Hi Guys!
You guys know how much I love to read, and basically anytime I’m invited to participate or join in a Book-Club.. I’m all over it. My Sister Paige and a few of her friends, decided to start a new Book-Club.. “The Boston Pizza Book-Club”, where we meet up at the Boston Pizza/or with take-out, and discuss books. They chose “IT” by Stephen King for the first novel, in anticipation for the highly hyped movie remake coming out in September.
I have always been fucking TERRIFIED by the movie “IT”. I don’t think I’ve ever looked at a sewer drain the same way.. or a red balloon.. I mean just NO. Tim Curry was the most horrifying little creep ever in that movie, and I still dream about it. Also fun fact, my boyfriend Ryan’s childhood friend played the role of “Young Eddie Spaghetti” in the original movie, which I think is just so cool.
So this is the book we are reading for our Book-Club, and I’m so excited. Firstly this book is fucking LONG. It’s 1,472 PAGES LONG!!!! We are going to meet up every 200 pages or so to discuss. I’ve heard the book is quite a bit darker than the movie, so I’m very excited. Stephen King is one of Horror Genre’s greatest writers, and I know this won’t disappoint. I’ll keep you guys posted on my review of the book, when we get around to finishing it.. probably closer to September! We plan to finish it right before the movie’s release!
I don’t think I’ll ever sleep again.
xo,
Carly.
Ps. I apologize in advance for the TERRIFYING photo I’m about to attach, which is the new film’s poster. It’s just the worst… in the best way.
Can’t WAIT.
(Google-Books Plot)
(SOON TO BE A MAJOR MOTION MOVIE IN 2017 starring Finn Wolfhard, Bill Skarsg rd (from STRANGER THINGS) and Jaeden Lieberher.

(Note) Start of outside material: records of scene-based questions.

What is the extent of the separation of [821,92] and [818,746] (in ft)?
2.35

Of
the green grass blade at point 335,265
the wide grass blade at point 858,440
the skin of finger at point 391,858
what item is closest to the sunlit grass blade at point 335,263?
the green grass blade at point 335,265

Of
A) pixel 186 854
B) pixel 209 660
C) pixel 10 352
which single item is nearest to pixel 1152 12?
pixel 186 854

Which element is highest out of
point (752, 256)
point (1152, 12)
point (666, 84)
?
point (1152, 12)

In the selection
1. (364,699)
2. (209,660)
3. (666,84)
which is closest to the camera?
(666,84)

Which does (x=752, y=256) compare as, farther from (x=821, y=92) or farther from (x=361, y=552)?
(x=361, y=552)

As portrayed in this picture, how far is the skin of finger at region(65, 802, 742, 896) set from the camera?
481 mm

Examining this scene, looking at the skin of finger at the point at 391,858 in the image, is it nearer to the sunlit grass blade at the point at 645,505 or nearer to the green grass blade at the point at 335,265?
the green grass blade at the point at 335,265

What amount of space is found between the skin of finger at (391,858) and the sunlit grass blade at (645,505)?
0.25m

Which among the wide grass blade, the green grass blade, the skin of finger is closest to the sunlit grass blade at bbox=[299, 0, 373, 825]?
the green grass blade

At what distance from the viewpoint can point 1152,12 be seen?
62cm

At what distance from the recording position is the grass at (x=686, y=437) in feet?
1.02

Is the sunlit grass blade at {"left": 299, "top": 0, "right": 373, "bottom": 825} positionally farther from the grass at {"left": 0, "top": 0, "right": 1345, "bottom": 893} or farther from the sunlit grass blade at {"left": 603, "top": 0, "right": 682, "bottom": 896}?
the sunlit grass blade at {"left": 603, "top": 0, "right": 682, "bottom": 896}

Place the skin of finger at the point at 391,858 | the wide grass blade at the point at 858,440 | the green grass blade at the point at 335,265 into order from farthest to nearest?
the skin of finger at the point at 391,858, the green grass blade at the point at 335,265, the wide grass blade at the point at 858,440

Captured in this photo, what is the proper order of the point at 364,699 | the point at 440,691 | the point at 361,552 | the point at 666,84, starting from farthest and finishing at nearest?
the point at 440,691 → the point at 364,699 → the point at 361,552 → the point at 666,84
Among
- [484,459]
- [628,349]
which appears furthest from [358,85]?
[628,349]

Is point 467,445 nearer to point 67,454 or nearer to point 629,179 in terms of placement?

To the children, the town was their whole world. To the adults, knowing better, Derry Maine was just their home town: familiar, well-ordered for the most part. A good place to live.
It was the children who saw – and felt – what made Derry so horribly different. In the storm drains, in the sewers, IT lurked, taking on the shape of every nightmare, each one’s deepest dread. Sometimes IT reached up, seizing, tearing, killing . . .
The adults, knowing better, knew nothing.
Time passed and the children grew up, moved away. The horror of IT was deep-buried, wrapped in forgetfulness. Until they were called back, once more to confront IT as IT stirred and coiled in the sullen depths of their memories, reaching up again to make their past nightmares a terrible present reality.)